All-day Paleo Stew
There is something about fall weather that makes me want to curl up with a good book, or good movie and just stay indoors. Maybe it is the torrential rain we have in Seattle this time of year, or the penetrating chill of cooler days, or my natural urge to hibernate once the days get shorter. Whatever it is, another element of the perfect cozy indoor afternoon is a pot of something warm, comforting, and filling on the stove. This past weekend, it rained pretty much most of the time, and so I decided to make a stew. I let it cook all day, which was not required, but really turned the meal into something special. The longer you cook a stew, the better it is. I took a recipe from Kelly over at Eat This, and modified it to fit what I had on hand.
Ingredients:
Four large carrots
1 turnip
2 large onions
2 large pork shoulder roasts (ideally, the meat should be lean meat for a closer-to-Paleo fat profile, but this was on sale, and for an occasional meal, it's not going to kill you--by occasional I mean no more than once per week. You probably should stick to lean most of the time if you are eating budget Paleo like me, here's why.)
1 cup wine.
3 T. mixed thyme, rosemary, and marjoram.
2 bay leaves.
Salt and pepper to taste.
Chop roasts into manageable chunks. (Mine were about 2 inches.) Brown in a dutch oven or large stew pot in batches. (My stew pot is a fairly large dutch oven, and with all the ingredients it was filled to the brim.) I browned the meat about a forth at a time so there was plenty of room, and the meat really browned , then I removed it to a large platter until it was all done. Next, chop the vegetables into large chunks. Mine were about 1 inch. Let vegetables brown for around 5 minutes, then add meat, herbs, salt and pepper, meat, and wine. Stir thoroughly, then cover and place in 350 degree oven for 2-3 hours. Every hour or so, check on the stew and stir it up a bit. After about 3 hours, remove the stew to the top of the stove, place it over a medium heat and remove the lid. You should have quite a lot of juice in the pot, and the idea here is to let it cook down. Let it simmer on medium, boiling all the excess liquid away for another three hours. Keep an eye on it so that it doesn't burn--I pretty much let it boil for about two hours, stirring it every once in a while, then turned it to medium low for another hour, then low for another two hours. By the time we ate it, the meat was tender and falling apart, the onions, carrots and turnip had melded into a sweetness that truly complimented the meat and the stew was a tender delight. This is a low maintenance meal--something you can put on the stove and pretty much forget about. I give it four thumbs up on the yum factor! Especially edible.

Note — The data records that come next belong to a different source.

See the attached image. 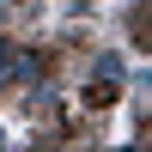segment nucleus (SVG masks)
<instances>
[]
</instances>
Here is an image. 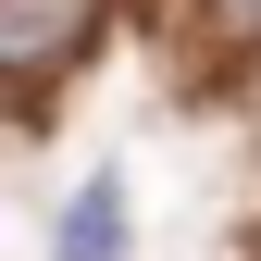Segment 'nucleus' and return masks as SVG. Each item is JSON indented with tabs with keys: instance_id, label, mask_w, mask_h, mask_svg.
Here are the masks:
<instances>
[{
	"instance_id": "1",
	"label": "nucleus",
	"mask_w": 261,
	"mask_h": 261,
	"mask_svg": "<svg viewBox=\"0 0 261 261\" xmlns=\"http://www.w3.org/2000/svg\"><path fill=\"white\" fill-rule=\"evenodd\" d=\"M87 38H100V0H0V75L13 87H50Z\"/></svg>"
},
{
	"instance_id": "2",
	"label": "nucleus",
	"mask_w": 261,
	"mask_h": 261,
	"mask_svg": "<svg viewBox=\"0 0 261 261\" xmlns=\"http://www.w3.org/2000/svg\"><path fill=\"white\" fill-rule=\"evenodd\" d=\"M62 261H124V174H87L62 212Z\"/></svg>"
},
{
	"instance_id": "3",
	"label": "nucleus",
	"mask_w": 261,
	"mask_h": 261,
	"mask_svg": "<svg viewBox=\"0 0 261 261\" xmlns=\"http://www.w3.org/2000/svg\"><path fill=\"white\" fill-rule=\"evenodd\" d=\"M237 13H249V25H261V0H237Z\"/></svg>"
}]
</instances>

I just want to update this to add that this week I made this again with 2 pounds of pork loin and I doubled the veggies. It was better than before, so if you need to stretch a stew with root vegetables, these are good choices. You can get huge bags of organic carrots at Costco for a good price (I think two large bags for $2.99) Also onions are dirt cheap at Costco, and parsnips are usually pretty cheap at the grocery store. (I bought two enormous organic ones for 69 cents at QFC). Anyway, stew is one of our favorites lately, very affordable and excellent leftovers!